Optimized for task incremental scenarios, the model sequentially learns clearly defined tasks (e.g., different document types) and uses task identity signals for adaptive decision-making.

Section 05

Experimental Validation and Result Analysis of AMD-Proj

Evaluation Datasets and Benchmarks

Evaluated on four datasets: FUNSD (forms), CORD (receipts), SROIE (invoices), and BuDDIE (business documents).

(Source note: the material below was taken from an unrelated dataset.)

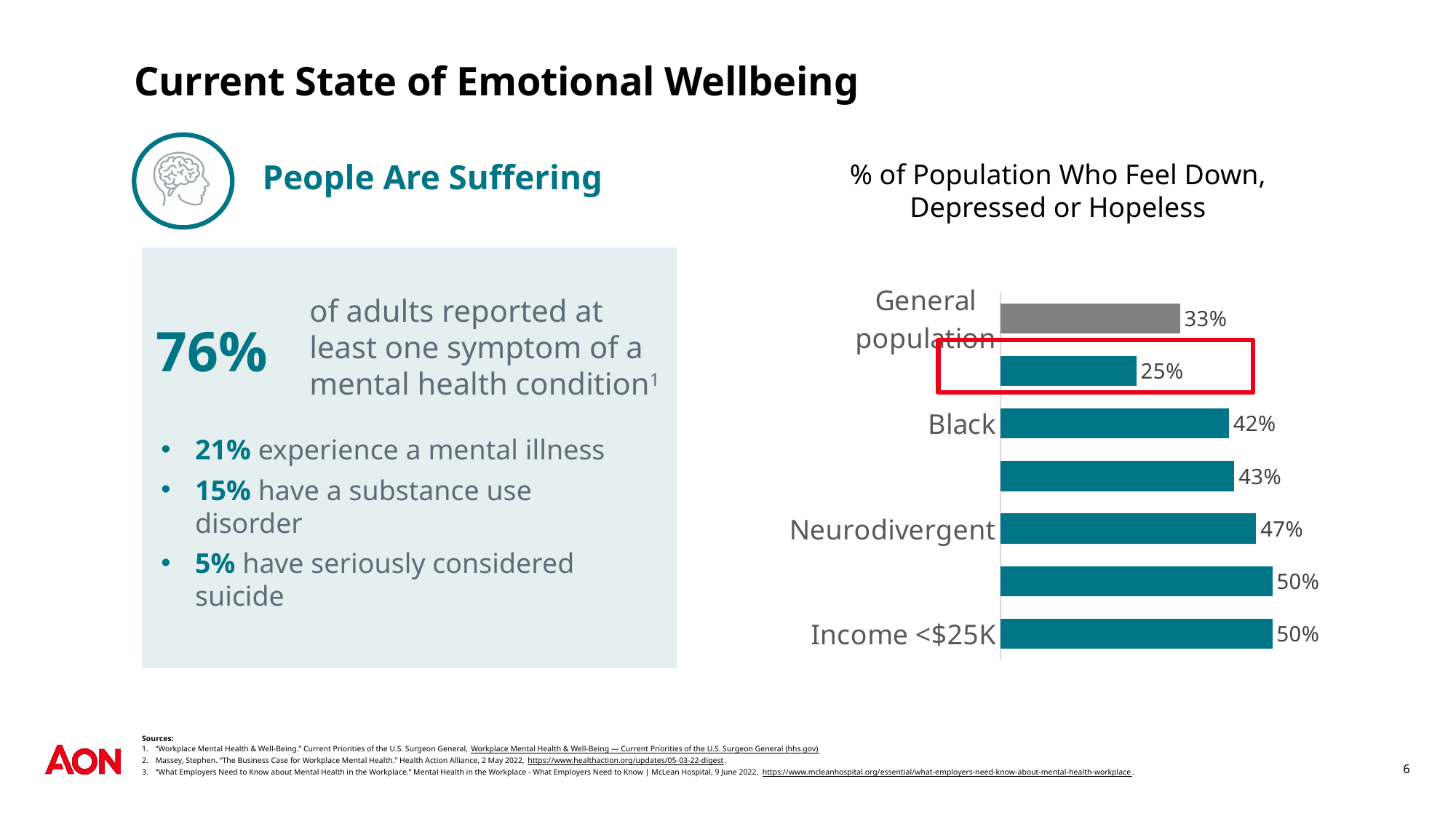
What is the title of the chart? % of Population Who Feel Down, Depressed or Hopeless What is the lowest value shown on any bar in the chart? 25% How many percentage points higher is the Black value than the General population value? 9 percentage points What type of chart is shown on the slide? Bar chart What is the value for General population in the chart? 33% What is the difference between the Income <$25K value and the General population value? 17 percentage points What is the value shown for Income <$25K? 50% What percentage of the Black population feels down, depressed or hopeless according to the chart? 42% How many bars are plotted in the chart? 7 Which is larger, the value for Neurodivergent or the value for Black? Neurodivergent What is the value shown for Neurodivergent? 47% What is the highest value shown on any bar in the chart? 50%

Compared with classic methods (EWC, LwF), document understanding-specific methods (CUBER), and original gradient projection methods (GPM, TRGP).

Key Findings

AMD-Proj significantly outperforms existing methods in F1 scores across all datasets, with an average improvement of 3-5 percentage points; it has strong anti-forgetting ability, with extremely low performance decay for the earliest tasks.

Ablation Experiments

Removing the adaptive selection strategy leads to decreased parameter efficiency; removing the memory mechanism causes severe forgetting; hierarchical projection is superior to the global strategy.

Section 06

Practical Application Value and Deployment Considerations of AMD-Proj

Enterprise Document Automation

Supports progressive learning of new document types, avoiding model fragmentation or high costs of retraining, and reducing system maintenance costs.

Parameter Efficiency and Computational Overhead

Through truncated SVD and selective projection, additional storage requirements are low; there is no extra computational overhead during inference, so latency is not increased.

Interpretability and Controllability

Understand task representations through the structure of memory subspaces; provides manual intervention interfaces (e.g., adjusting task weights) to meet the needs of high-risk scenarios.

Section 07

Limitations and Future Outlook of AMD-Proj

Limitations

Currently targeted at task incremental learning scenarios; effectiveness in class/domain incremental scenarios remains to be verified; assumes similar task importance and does not incorporate explicit priority control.

Future Directions

Combine with parameter-efficient fine-tuning techniques (e.g., LoRA, Adapter); extend to continual learning for multimodal large models (e.g., GPT-4V, Gemini); explore task priority control mechanisms.